The other week I had a rather illuminating discussion with an Intel engineer about trying to get the most performance out of a machine by disabling C-states.

Why would you want to disable C-states?

C-states help the processor to conserve power when idle, but entering and exiting these lower powered states incurs latency. The higher a C-state you transition to the more power you save, but the more time it takes getting in and out.

Since an idle processor might be in one of these C-states when new work arrives, the conventional wisdom is that you should disable C-states if you want to reduce latency for your workload.

The Internet is awash with forum posts that explain how to do this by specifying the kernel parameter intel_idle.max_cstate=0. I had a customer doing exactly that.

Now, the engineer claimed that preventing idle processors from using C-states may actually hurt performance rather than help it, and the reasoning goes like this…

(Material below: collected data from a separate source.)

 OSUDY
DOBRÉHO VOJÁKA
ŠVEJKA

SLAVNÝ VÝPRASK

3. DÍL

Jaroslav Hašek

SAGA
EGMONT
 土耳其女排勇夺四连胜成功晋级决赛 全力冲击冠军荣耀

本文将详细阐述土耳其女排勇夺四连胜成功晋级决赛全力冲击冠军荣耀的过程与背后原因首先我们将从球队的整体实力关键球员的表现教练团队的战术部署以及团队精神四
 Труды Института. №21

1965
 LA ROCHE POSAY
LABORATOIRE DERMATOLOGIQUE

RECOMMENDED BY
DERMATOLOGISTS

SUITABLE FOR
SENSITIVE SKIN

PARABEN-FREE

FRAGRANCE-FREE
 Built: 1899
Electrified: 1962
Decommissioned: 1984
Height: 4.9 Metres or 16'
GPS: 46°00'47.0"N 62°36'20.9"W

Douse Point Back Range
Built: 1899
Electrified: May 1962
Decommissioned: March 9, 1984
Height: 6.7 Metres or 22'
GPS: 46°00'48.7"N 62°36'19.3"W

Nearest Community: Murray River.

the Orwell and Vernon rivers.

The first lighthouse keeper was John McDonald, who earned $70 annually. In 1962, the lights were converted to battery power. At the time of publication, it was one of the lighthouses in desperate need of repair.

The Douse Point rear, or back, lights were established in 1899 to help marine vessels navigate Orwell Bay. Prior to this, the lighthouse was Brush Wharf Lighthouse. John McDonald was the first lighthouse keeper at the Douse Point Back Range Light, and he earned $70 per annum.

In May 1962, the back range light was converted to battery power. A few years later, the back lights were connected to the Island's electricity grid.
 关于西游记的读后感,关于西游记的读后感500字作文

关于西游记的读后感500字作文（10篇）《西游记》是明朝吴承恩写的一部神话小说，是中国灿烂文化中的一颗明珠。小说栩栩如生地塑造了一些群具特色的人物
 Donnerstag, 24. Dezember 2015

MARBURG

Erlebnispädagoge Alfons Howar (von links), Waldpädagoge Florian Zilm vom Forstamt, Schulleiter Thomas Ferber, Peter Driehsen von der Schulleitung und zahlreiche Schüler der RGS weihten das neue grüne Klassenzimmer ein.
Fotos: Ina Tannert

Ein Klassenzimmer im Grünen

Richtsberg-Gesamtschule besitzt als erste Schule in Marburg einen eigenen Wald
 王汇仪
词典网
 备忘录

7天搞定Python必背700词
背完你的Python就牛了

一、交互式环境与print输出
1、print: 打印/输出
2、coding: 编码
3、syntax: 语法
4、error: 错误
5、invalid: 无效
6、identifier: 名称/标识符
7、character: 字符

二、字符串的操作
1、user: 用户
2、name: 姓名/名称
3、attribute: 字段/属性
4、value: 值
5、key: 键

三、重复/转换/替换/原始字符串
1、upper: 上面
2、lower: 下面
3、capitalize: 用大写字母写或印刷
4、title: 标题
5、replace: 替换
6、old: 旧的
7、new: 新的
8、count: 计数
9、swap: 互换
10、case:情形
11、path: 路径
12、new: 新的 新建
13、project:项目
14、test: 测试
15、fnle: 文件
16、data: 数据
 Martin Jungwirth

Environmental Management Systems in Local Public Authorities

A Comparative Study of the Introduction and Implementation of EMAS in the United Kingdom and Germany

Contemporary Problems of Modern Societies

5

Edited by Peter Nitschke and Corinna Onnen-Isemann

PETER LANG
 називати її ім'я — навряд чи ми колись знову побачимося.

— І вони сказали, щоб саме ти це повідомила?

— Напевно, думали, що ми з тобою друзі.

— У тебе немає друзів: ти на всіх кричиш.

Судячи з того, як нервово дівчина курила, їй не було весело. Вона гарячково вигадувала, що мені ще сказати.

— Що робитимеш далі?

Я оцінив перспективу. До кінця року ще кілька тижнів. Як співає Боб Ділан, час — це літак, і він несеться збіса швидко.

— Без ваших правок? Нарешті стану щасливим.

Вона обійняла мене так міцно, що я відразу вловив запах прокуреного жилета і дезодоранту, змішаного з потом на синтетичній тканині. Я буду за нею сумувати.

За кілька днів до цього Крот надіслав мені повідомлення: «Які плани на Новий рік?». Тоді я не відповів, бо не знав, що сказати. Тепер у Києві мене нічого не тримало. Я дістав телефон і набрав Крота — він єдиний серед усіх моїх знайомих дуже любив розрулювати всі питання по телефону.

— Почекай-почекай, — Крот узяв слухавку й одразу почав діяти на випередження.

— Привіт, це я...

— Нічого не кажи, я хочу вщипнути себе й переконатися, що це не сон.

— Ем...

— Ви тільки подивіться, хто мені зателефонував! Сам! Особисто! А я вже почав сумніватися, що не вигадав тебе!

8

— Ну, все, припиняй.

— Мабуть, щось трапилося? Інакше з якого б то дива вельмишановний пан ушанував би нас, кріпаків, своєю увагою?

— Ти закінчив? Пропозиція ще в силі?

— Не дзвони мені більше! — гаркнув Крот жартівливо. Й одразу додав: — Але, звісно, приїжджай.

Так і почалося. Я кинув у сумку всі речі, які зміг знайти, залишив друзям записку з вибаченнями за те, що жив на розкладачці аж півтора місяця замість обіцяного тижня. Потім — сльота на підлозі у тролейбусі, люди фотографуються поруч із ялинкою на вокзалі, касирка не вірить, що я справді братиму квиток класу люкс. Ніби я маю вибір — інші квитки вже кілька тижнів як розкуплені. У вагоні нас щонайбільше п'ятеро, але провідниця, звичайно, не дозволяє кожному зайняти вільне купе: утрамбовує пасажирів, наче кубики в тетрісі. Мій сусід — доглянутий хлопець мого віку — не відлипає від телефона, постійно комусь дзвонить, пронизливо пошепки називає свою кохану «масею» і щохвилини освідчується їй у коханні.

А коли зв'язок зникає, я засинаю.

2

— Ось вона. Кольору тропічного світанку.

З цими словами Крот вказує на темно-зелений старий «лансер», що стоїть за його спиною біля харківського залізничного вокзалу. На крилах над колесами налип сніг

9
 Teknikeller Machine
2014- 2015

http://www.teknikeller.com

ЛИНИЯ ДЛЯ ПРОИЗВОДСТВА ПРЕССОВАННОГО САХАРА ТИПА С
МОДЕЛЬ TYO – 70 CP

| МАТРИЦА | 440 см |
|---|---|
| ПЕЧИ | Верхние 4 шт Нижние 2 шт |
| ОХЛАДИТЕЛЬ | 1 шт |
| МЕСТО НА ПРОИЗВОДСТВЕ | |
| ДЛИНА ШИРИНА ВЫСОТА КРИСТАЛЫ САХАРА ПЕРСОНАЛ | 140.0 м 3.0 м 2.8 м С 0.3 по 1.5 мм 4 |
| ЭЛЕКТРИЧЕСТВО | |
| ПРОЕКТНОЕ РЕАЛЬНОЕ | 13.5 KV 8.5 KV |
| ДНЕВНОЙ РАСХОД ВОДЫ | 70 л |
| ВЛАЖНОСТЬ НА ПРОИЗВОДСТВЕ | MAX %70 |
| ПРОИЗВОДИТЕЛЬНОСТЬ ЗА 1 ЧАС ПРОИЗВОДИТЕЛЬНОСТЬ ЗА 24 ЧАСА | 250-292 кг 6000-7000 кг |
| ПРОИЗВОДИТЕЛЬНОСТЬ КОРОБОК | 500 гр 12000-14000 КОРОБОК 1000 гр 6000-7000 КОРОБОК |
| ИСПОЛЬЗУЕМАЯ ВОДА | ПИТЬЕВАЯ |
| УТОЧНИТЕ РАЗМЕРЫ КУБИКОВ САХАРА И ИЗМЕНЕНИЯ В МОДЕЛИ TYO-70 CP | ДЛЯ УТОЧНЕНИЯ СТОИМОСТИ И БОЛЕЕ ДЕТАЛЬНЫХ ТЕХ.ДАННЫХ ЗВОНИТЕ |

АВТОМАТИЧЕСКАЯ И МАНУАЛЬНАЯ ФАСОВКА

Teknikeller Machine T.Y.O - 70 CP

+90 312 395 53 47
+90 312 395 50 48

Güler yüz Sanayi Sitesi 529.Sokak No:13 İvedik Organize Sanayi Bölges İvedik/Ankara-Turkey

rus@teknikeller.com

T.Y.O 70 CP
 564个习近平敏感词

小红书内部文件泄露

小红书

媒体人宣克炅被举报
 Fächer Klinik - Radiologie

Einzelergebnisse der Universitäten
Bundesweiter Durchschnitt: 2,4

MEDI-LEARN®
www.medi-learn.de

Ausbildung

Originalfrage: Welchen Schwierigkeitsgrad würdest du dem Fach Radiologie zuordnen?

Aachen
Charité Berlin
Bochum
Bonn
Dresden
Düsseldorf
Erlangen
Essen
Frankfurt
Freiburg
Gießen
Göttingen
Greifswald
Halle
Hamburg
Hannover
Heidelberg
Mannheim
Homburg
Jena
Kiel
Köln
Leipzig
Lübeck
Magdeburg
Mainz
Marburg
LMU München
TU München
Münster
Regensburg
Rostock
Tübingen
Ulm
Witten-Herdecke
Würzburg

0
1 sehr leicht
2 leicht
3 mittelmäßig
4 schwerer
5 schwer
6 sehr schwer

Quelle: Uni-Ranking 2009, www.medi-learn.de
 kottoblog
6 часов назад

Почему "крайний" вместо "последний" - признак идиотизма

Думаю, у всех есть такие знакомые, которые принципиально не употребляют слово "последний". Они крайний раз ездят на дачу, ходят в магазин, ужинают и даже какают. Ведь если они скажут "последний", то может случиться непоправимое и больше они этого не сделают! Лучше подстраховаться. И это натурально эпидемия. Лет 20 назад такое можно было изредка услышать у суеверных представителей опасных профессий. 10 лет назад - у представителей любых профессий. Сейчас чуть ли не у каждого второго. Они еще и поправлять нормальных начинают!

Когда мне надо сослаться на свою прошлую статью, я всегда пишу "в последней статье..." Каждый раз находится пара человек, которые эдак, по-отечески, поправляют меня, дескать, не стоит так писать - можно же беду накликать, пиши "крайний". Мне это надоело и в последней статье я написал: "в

If you run your processor core with hyper threading enabled then thread siblings share some pipeline resources – they cannot run concurrently if they’re trying to use a shared piece of hardware. Allowing one thread to enter an idle state (C1 or higher) provides an obvious opportunity for the sibling thread to use those resources. If you force all threads to run at C0, these natural scheduling points never occur and the processor core has to work that much harder to schedule threads.

Less latency, more performance?

I wanted to test this theory. So I grabbed a 2 socket NUMA machine with 12-core Intel Xeon E5 CPUs (hyper threading enabled) and the results of running the scheduler benchmark, hackbench, are below (lower time on the y-axis is better).


Allowing the processors to go to C1 improved the score by 11.14%. I ran hackbench with 40 tasks so the machine, with its 48 CPUs, was never at 100% utilisation, but still, the results are not to be sniffed at.

I would expect the difference to vary with microarchitecture and processor technology, but clearly there’s some merit to this claim.

Check your workloads.